The inspector general’s 78-page analysis, a copy of which was obtained by The Associated Press, cites “longstanding, systemic weaknesses” related to the agency’s communications. These started before Clinton’s appointment as secretary of state, but her failures were singled out as more serious.
Despite guidelines to the contrary and never seeking approval, Clinton used mobile devices to conduct official business on her personal email account and private server. She never sought approval from senior information officers, who would have refused the request because of security risks, the audit said.
“By Secretary Clinton’s tenure, the department’s guidance was considerably more detailed and more sophisticated,” it concluded. “Secretary Clinton’s cybersecurity practices accordingly must be evaluated in light of these more comprehensive directives.”
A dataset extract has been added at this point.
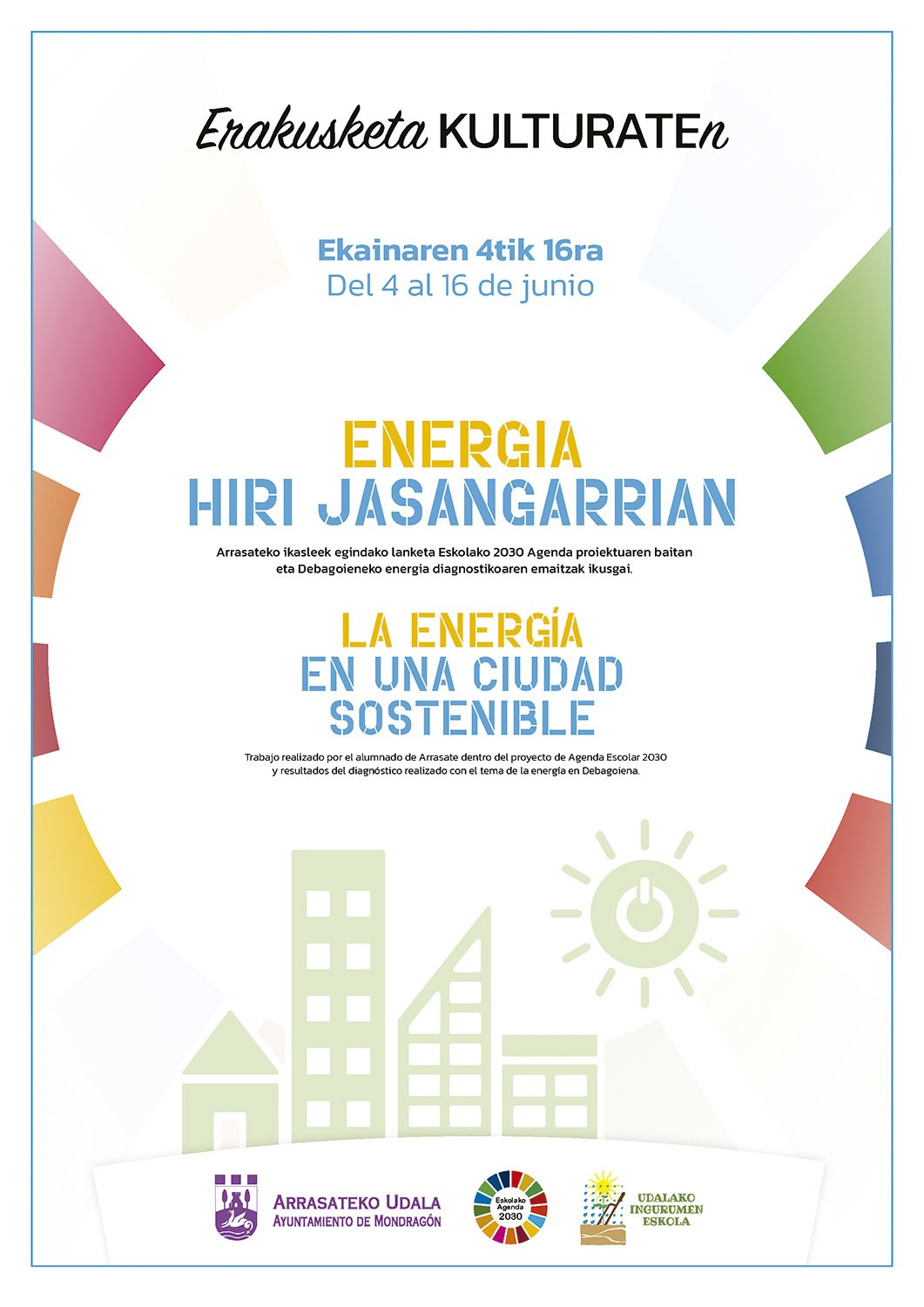 Ingurumen Eskolak “Energia hiri jasangarrian” erakusketa aurkeztuko du ekainaren 5ean.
The review was prompted by the revelations of Clinton’s email use, which has affected her campaign for the Democratic presidential nomination. Nevertheless, the review also encompassed the email and information practices of the last five secretaries.
The report said the department and its secretaries were “slow to recognize and to manage effectively the legal requirements and cybersecurity risks associated with electronic data communications, particularly as those risks pertain to its most senior leadership.”
Clinton has been dogged by questions about her email practices for more than a year, since AP revealed that the clintonemail.com server was in the basement of Clinton’s New York home while she served as the nation’s top diplomat from 2009 to 2013.